Why The Hell Do We Say Cars Are ‘Souped Up?’

Quick, think of things that are fast! Rockets? OK. Cheetahs? Sure, absolutely. Bullets? Oh, yes, quite. A piping-hot bowl of rich, creamery soup? Ah, generally, no. Not so much. Then why do we call cars that have been made to go faster “souped-up?”

When I first decided to write about this idiom, I was going to take a much different tone. Much more of a draconian arsehole sort of tone. I was going to demand that people start spelling it ‘suped-up’ because, clearly, the term has to come from superchargers, and not some mythical hot chowder injection system.

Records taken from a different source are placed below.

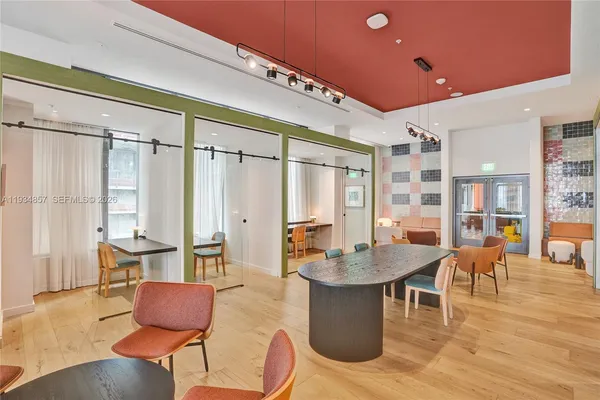 $599,900 | 11 Northeast 6th Street, Unit 2013, Miami, FL 33132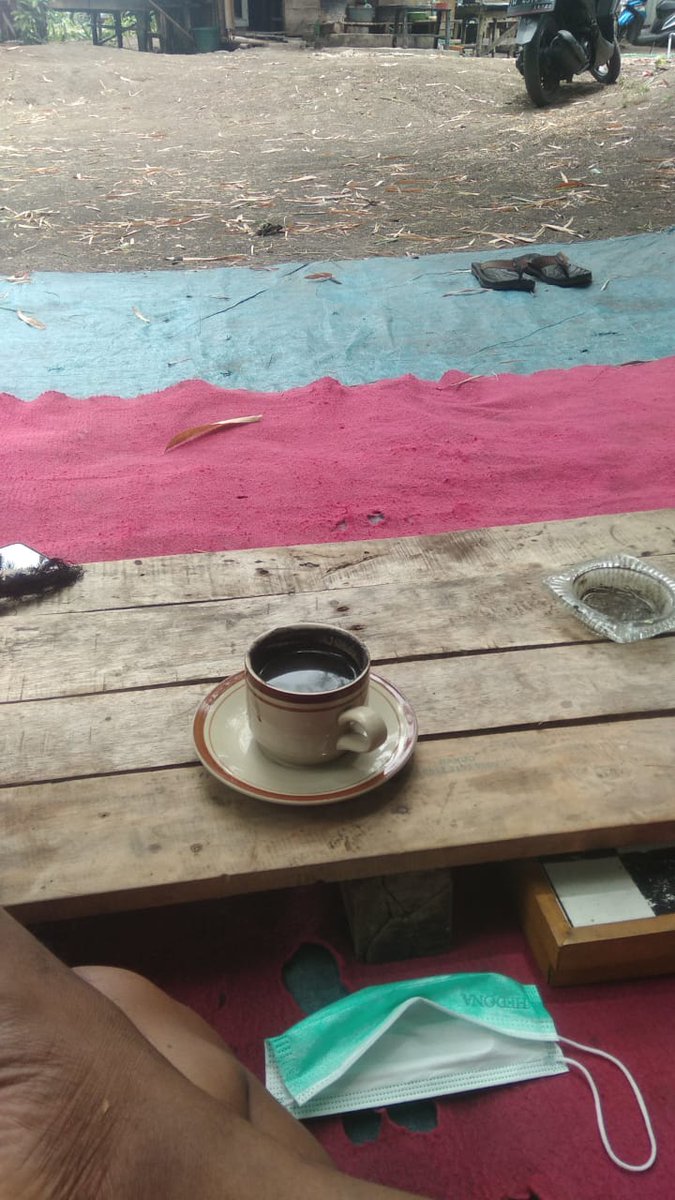 Selamanya aku adalah murid, aku adalah murid yg mempunyai banyak guru tapi tidak pernah diakui murid oleh guru2 ku, karena guru ku adalah pengalaman2 terlalui, semua yg kutemui dihadapan ku dan tanda2 alam, Semua kulalui di alam kematian ini sebelum menuju alam keabadian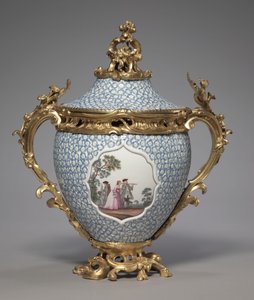 Zakrytá váza, vyrobená v Meissen Porcelain Factory, Německo, 1749 od German School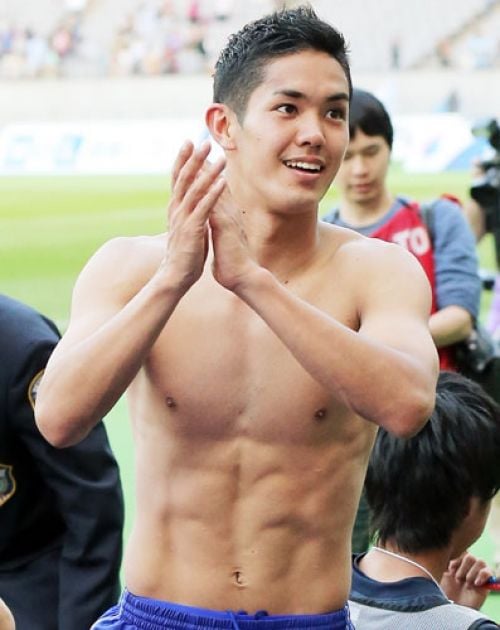 Yoshinori Muto sin camisa después de un partido de futbol 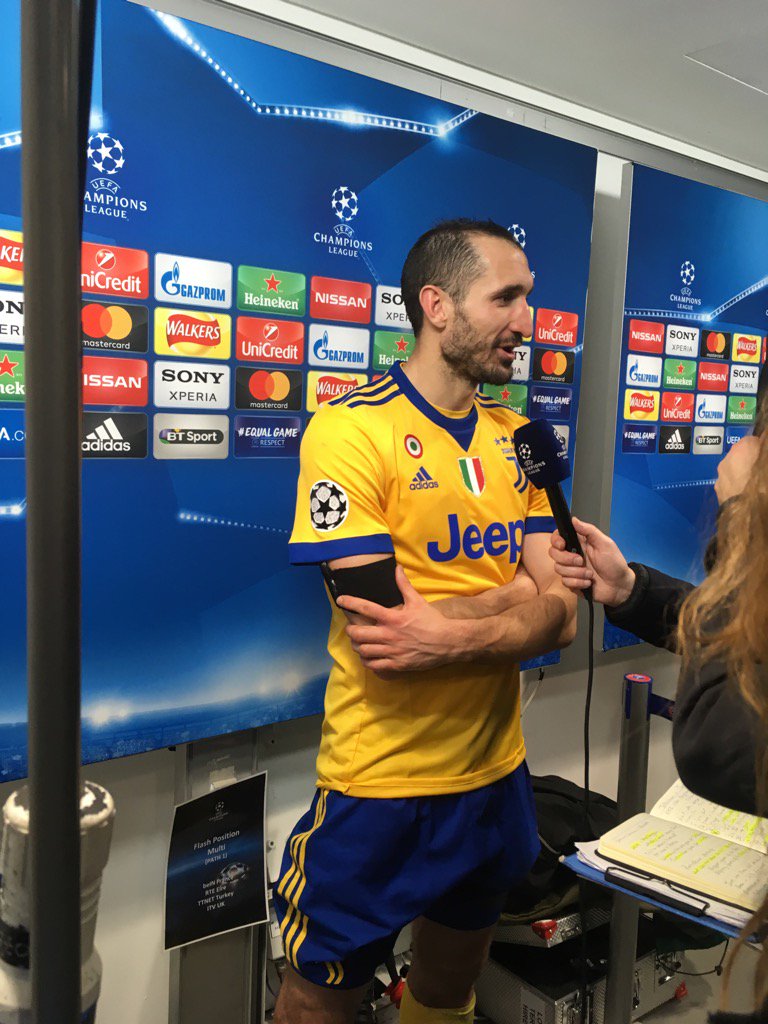 Thắng trận, sao Juve còn sỉ nhục Tottenham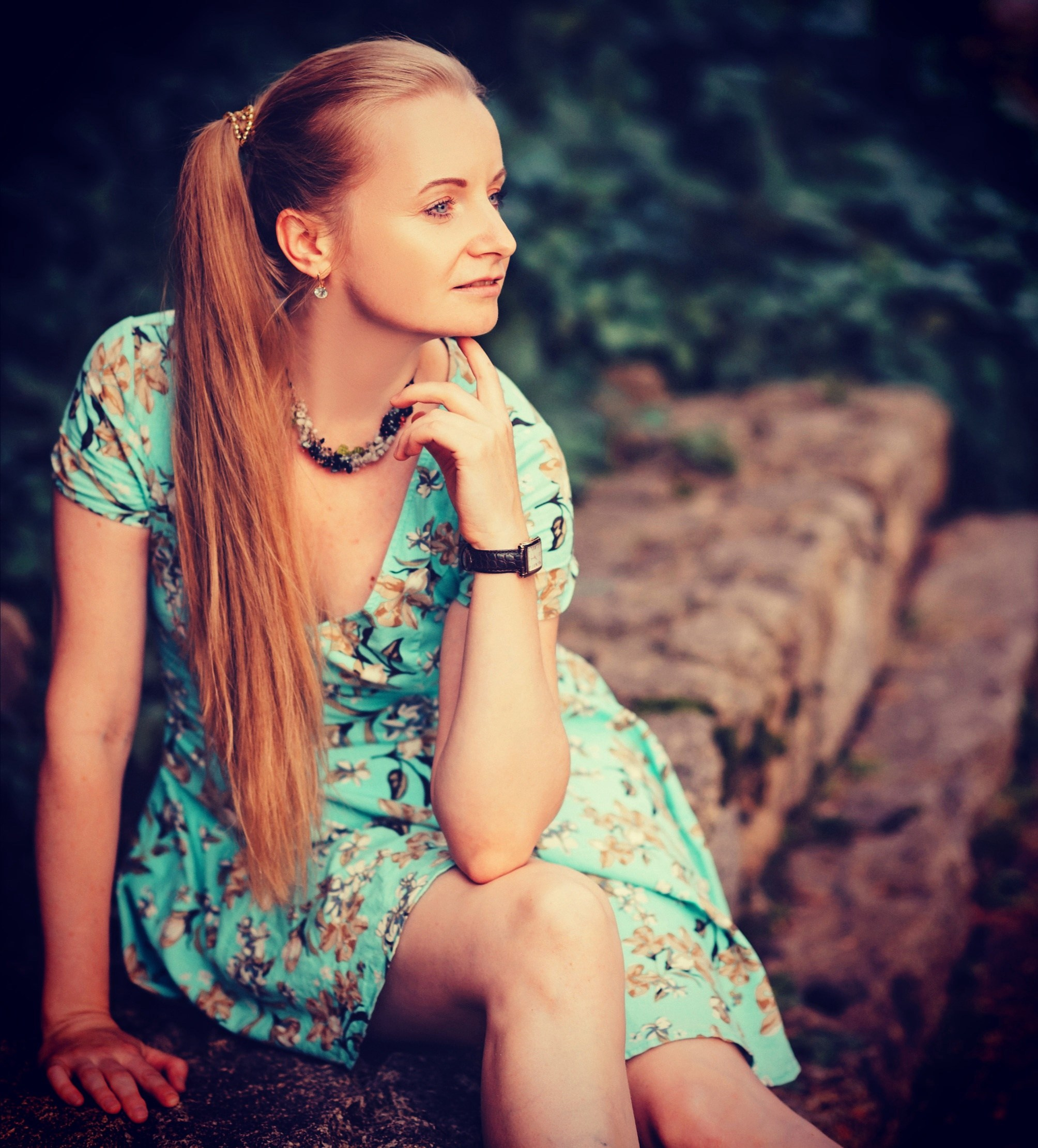 Модель Марина Доглядная. Фотограф Марина Доглядная Челябинск фотосессии с лошадьми, мотоциклами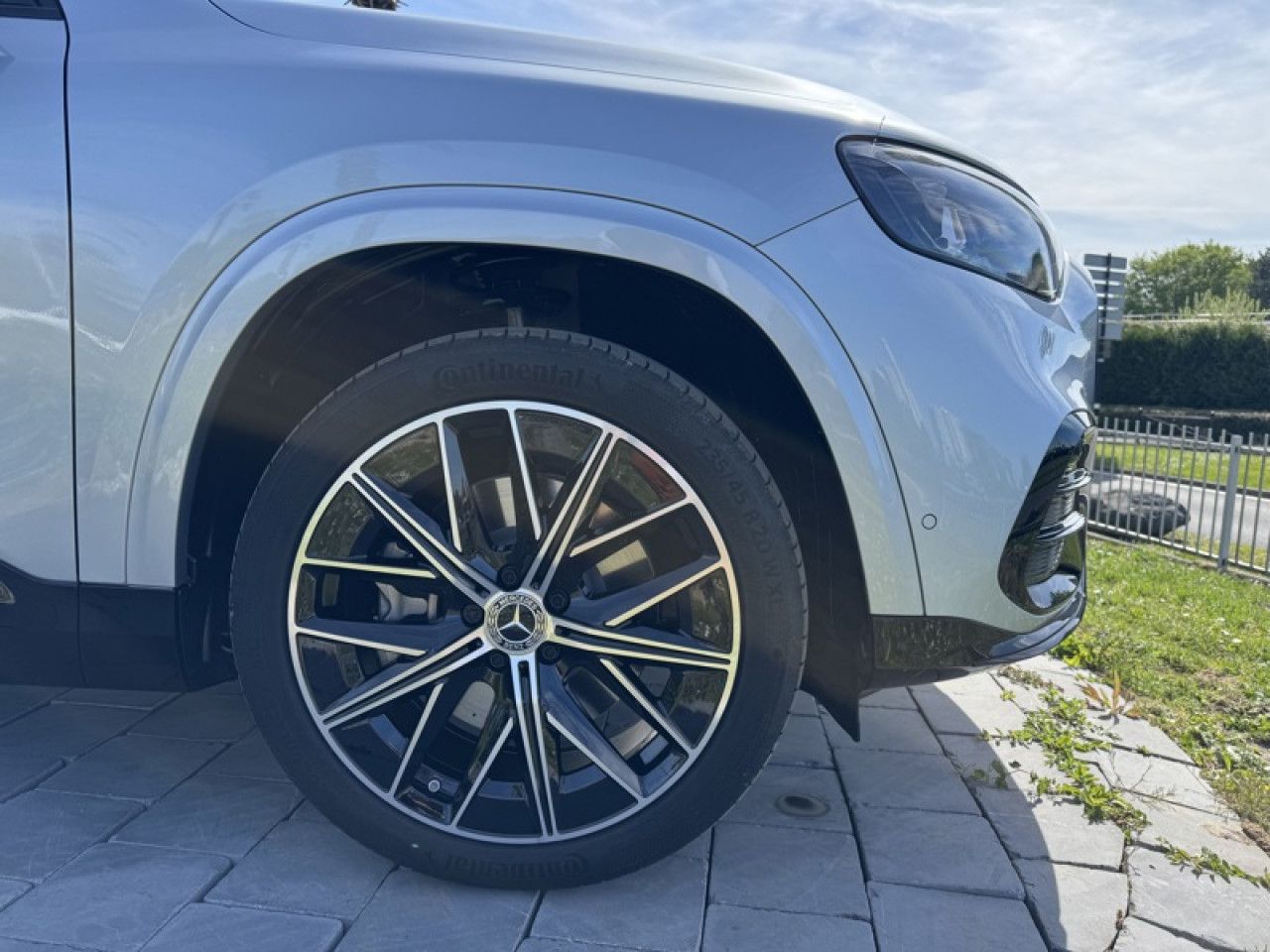 Photo du v&eacute;hicule 9 / 18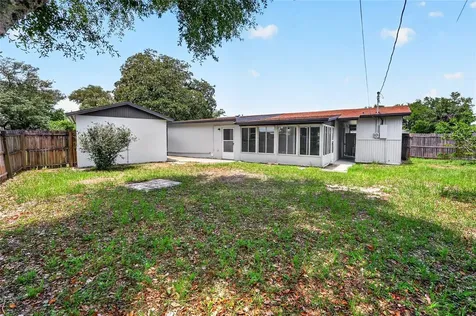923 Henderson Street Deltona FL 32725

But then I started to do a bit of research and realised that, no, as usual, I’m the arsehole here. As it turns out, it does not seem that ‘souped-up’ has its origins in superchargers, or even anything strictly automotive. And, the “correct” spelling seems to actually be “souped-up,” after all. I’ve been humbled, and now I want to pass what I’ve learned on to you because, as you know, I have feelings for you.

We all agree, at least, on what the idiom means: something (usually a car’s engine) that’s been modified to provide performance beyond the limits of how it was originally built. These modifications may not, necessarily, involve the use of superchargers at all, of course – there’s lots of ways to get more power from an engine.

The actual origins of the term are pretty murky. There’s sources that show usage of it in the 1920s, in this context in an ad, which suggests that if it was in common enough usage to be used in an advertisement for a car, it must already have been in widespread use.

Let’s look at the timeline of supercharging, first. It has been understood since the mid-1800s, with the first supercharged engine appearing in 1878. While some one-off cars were built with superchargers, the first production cars with a supercharger were built by Mercedes-Benz in 1921.

That’s pretty early, but it seems that the term ‘souped-up,’ spelled like the liquid meal, predates even these early forced-induction engines. The 1911 edition of Webster’s Dictionary has in its definitions of the word ‘soup’ the following:

“Any material injected into a horse with a view to changing its speed or temperament.”

… and it wasn’t uncommon for a horse, so injected, to be referred to as “souped up.”

Lots of liquid concoctions of drugs, performance-enhancing or otherwise, have been referred to as “soup.” So has nitro-glycerine, in the early part of the 20th century, and that certainly is a soup that exhibits a hell of a lot of power.

So, it looks like my initial insistence that it should be spelled ‘suped-up’ is dead wrong, and the origins come from, like almost everything good in life, the process of injecting a horse full of drugs.